I was looking at a cargo carrier with a bit of flexibility and I came across the 2003/2004 Mercedes ML 500. Does anyone here have any experience with this vehicle?

Any comments are appreciated.

thanks


----------



## 'Cane (Jun 16, 2003)

Horrible SUV. Maybe the crappiest brakes of any car I've ever driven.


----------



## eksath (Apr 4, 2003)

330Cane said:


> Horrible SUV. Maybe the crappiest brakes of any car I've ever driven.


ok..thanks..are you saying that brakes were the biggest problem or it was crappy handling else where too?


----------



## pilotman (Feb 2, 2006)

well i'd check reliability ratings for the M class. If I recall correctly it is the most problematic MB, and that is scary given the fact that MB's quality control has gone downhill big time in the past few years.


----------



## dtkw (Sep 1, 2003)

Buying a MB is pretty much depending on your luck. I drove a ML500 and it's pretty stable with all the safety features. The brake was pretty good IMO. Like any tall truck, handleing is fine with the ESP on. It a bit more roomier than the X5. But build quality is mixed. Since it's built in Alabama. The only good thing is strong was the engine. The fit and finish is okay. If I get one, I'd get the extended warrantee on. But still hate to have a vehicle in the shop more than on the road. My 20 years old W126 560SEL is still running smooth. In all, they don't build cars like they used to. :dunno:


----------



## 'Cane (Jun 16, 2003)

eksath said:


> ok..thanks..are you saying that brakes were the biggest problem or it was crappy handling else where too?

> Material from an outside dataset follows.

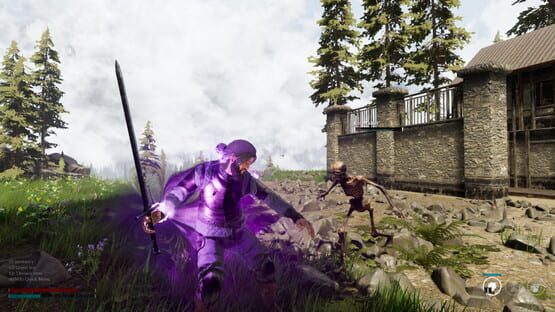 Screenshot UldreVoid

No. Overall it was a bad ride, but the brakes were complete crap.


----------



## buzzm (Aug 1, 2006)

i've had one for 2 years, love it, never had a problem with it, brakes feel pretty good to me, obviously not as good as the M but for an SUV they are OK

i like the ride, love the engine, build quality is pretty good, overall i'm glad i got it

early ML's had problems, I would stay away from the 01 or 02's. Extended warranty is a must


----------



## eksath (Apr 4, 2003)

thanks guys...i am going to also consider a lexus RX 300/330 as well given what i have heard about this.:thumbup:


----------



## BayAreaBMWFan (Aug 8, 2004)

Do you need towing capacity or just space? Will you off-road?

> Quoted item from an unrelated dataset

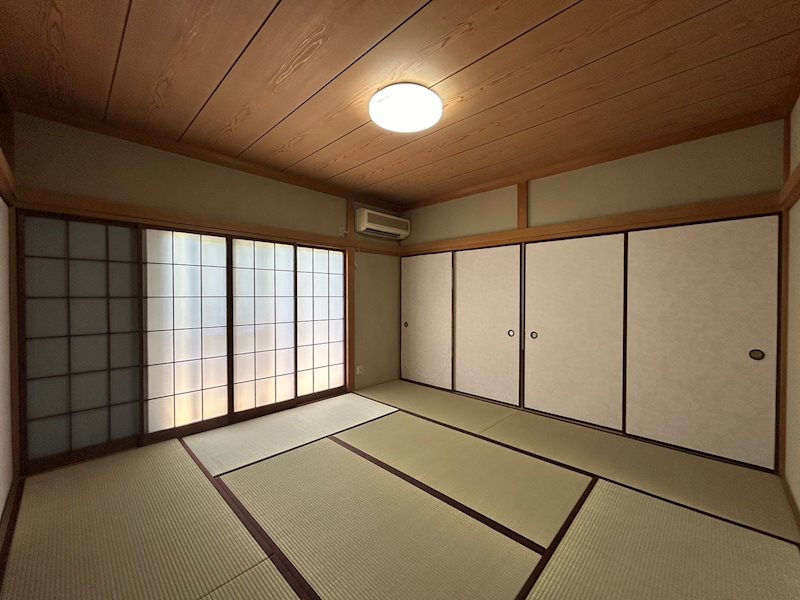 秋川コーポ １Fのお部屋の写真です。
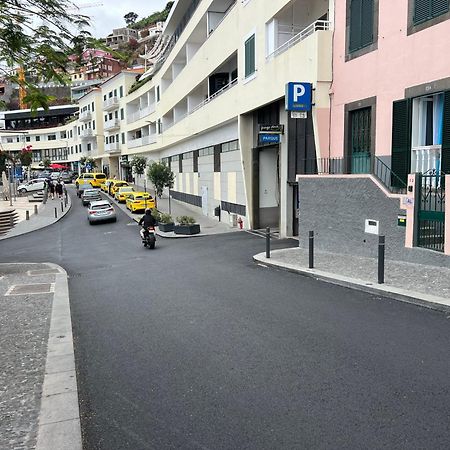 Apartament Anchor House Câmara de Lobos Zewnętrze zdjęcie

ML500 has a big engine and can tow stuff like boats. There is a lower powered version available (ML350..).

The Lexus is on on-road vehicle with more space. Good reliability but nothing exciting.

Have you considered wagons? They offer the best compromise of milage, drivability and utility.

You can also get the MB R Class at fire-sale prices.


----------



## eksath (Apr 4, 2003)

BayAreaBMWFan said:


> Do you need towing capacity or just space? Will you off-road?
> 
> ML500 has a big engine and can tow stuff like boats. There is a lower powered version available (ML350..).
> 
> ...


Thanks.

I will be using it up in New England hence snow etc
I agree on the lexus...good service etc but doesnt really appeal to me as a machine..
I will look into wagons...

R-Class? will look into that

thanks for the comments!


----------



## BayAreaBMWFan (Aug 8, 2004)

For most people SUV is an overkill. Unless you need serious towing, off-road, or large stowage capability or seating for 7, there are better options available. Most wagons will handle better in snow, have tons of storage (may be not for large items) and will be more fun to drive. 

The Subarus, Volvo XCs and even the Bimmer 5 series wagons are a great compromise. If you do not mind minivans, some of them are available in AWD.


----------



## eksath (Apr 4, 2003)

Guys,

i found this funny owner comment for the ML on a owner survey website. Wow ..i have been reading this stuff almost consistenly all over the web and hearing it from folks,too...

"8th Dec 2004, 16:01

Dammit : I wish someone would crash into mine : I'd risk a little whiplash to offload that piece of garbage to the knackers yard. Mind you with over 60 MB documented repairs in 3 years I rather suspect that the air bags wouldn't deploy and this death-trap would finally kill me off.

Power Steering failures, heated seat elements that burn through the leather seats (yes really.. and no, I don't smoke!) and brake fade that can only be fixed with new rotors (average every 13k miles)...

I wonder if the mother-in-law would like to borrow my car..."


----------